Growing for others
I am not a pet person. I’ll admit it right away. I think the age-old question of “Are you a dog or a cat person?” is kinda unfair. I don’t know if I’m either. So, of course, as the fates would have it – I married the ultimate pet person. “Dogs?” Yes! “Cats?” Yes! “Sugar-gliders?” I’ll take two! When it was just two of us in the house, limiting occupancy of pets was easy. He came with two dogs, that seemed like enough. But then… we had three boys. Three boys that came out brown-haired, brown-eyed miniature Joeys who also were pet lovers, particularly my oldest. It took some time but soon the questions came: “Can we have a puppy?” No. “A bird?” No. “A lizard.” No. Man was I holding my ground so well! Then, my oldest started to figure out a system to get to me: “Mommy, I’m lonely when I sleep. I need some company for nighttime. Something I can talk to that is living.” So we agreed on fish. Then snails. And now apparently six chickens.

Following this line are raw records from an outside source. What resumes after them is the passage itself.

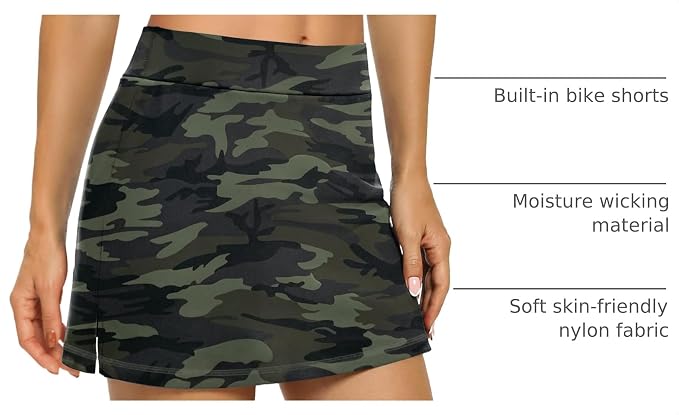 LouKeith Tennis Skirts for Women Golf Athletic Activewear Skorts Mini Summer Workout Running Shorts with Pockets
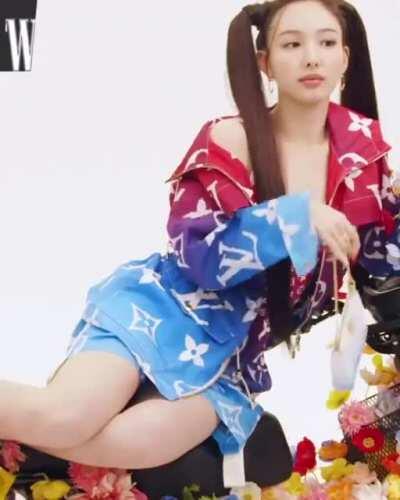 210324 W Korea Instagram Update w/ Nayeon: Behind the scenes photoshoot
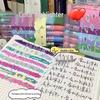 Colorful Dual-Tip Fluorescent Markers – Aesthetic Student Highlighters, Classroom and Planner Set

There is something super-special, however, about what’s happening with these new and unexpected pets. I am getting to see my husband and my oldest son demonstrate such love and affection for them in a way that is so special and unique from my own experience. This weekend, I got a text from my husband that our dog who had been previously uninterested in the chickens finally answered his internal call to embrace primal nature. And his old, deaf, unable to leap any furniture with even extreme effort body found some adrenaline and tore up two of the sweetest chicks we had. I could tell he was heartbroken. And as I looked at my son, I knew he would feel the same way when we told him. When we got home after an active day of outdoor sports, I sat him down and told him our dog had attacked and killed two of the chicks. Like I said, I am not a pet person and not really a crier either, but uttering those words to my son and watching his face switch from confusion to understanding to grief made me cry too. “But mommy, they were my best friends. But mommy, what about the other chicks – they must be missing their friends so much.” He cried outwardly and went to comfort the remaining chicks. And then, like the six year old he is… he moved on especially when distracted by the promise of two new chicks and re-fortification of their temporary indoor home. I saw how much he felt for these animals and cared for them like they were an extension of his family… an extension of himself.

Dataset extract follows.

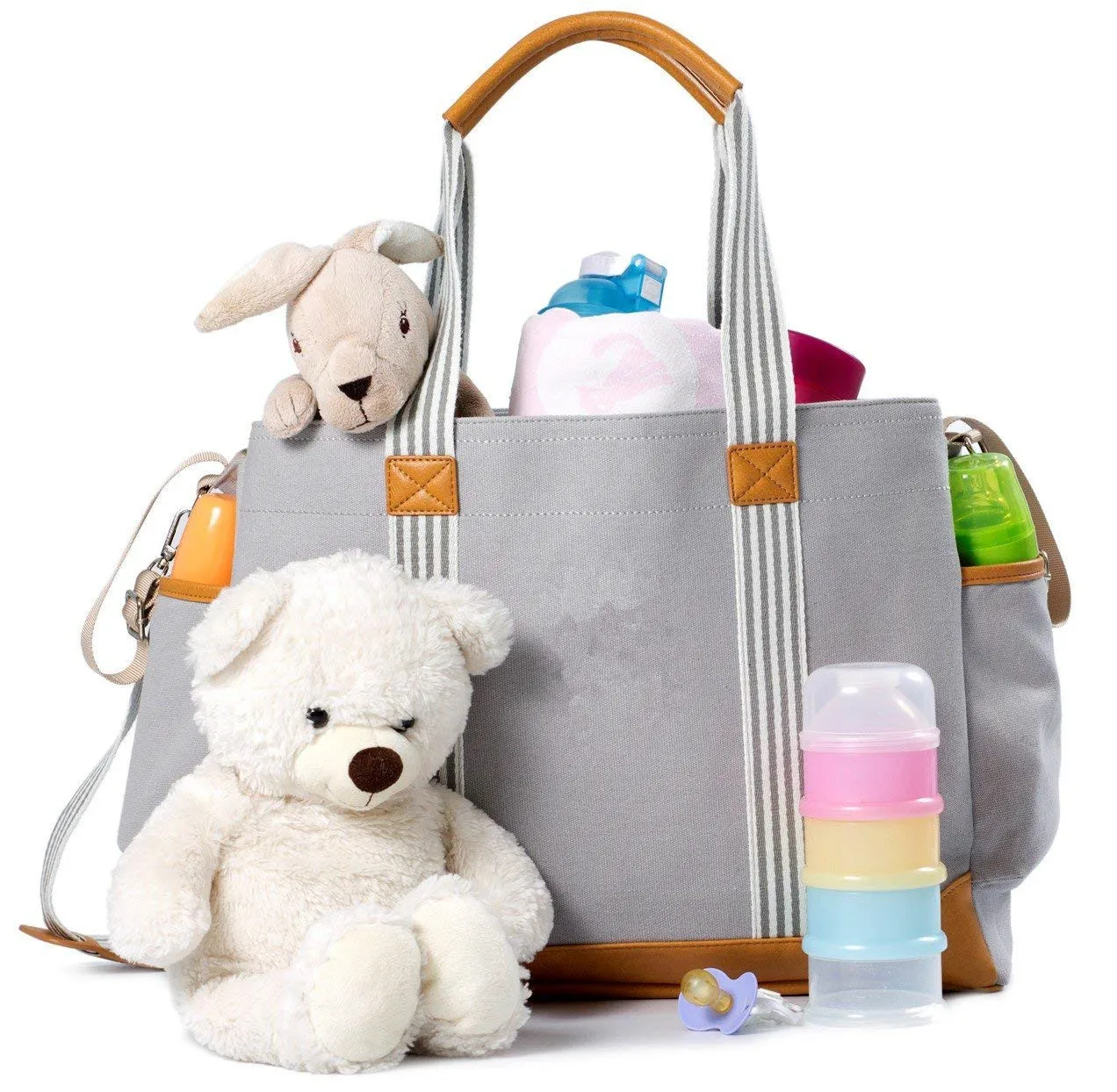 
Multifunctional Custom Waterproof Travel Mom Nappy Changing Shoulder Bag Mummy Baby Crossbody Sling Tote Diaper Bag Organizer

The next day, my husband finished building the coop and placed the chicks in it for a short time so they could get used to their future home. I caught a glimpse of my husband and son staring into the coop, watching their new friends quietly together. It was magical. It reminded me why I love them both.
Sometimes it is difficult to change for other people. It is difficult to adjust the stories we have been saying about ourselves for years and embrace the possibility of a new chapter. Am I suddenly a pet person? Perhaps not. But I am my husband and my son’s person, and therefore I’m willing to try.
And no, honey, this does not mean we are getting a cat!
May we all take a moment to consider the people in our lives today and ask: are we embracing who they are and allowing ourselves to be changed by them in new and exciting ways.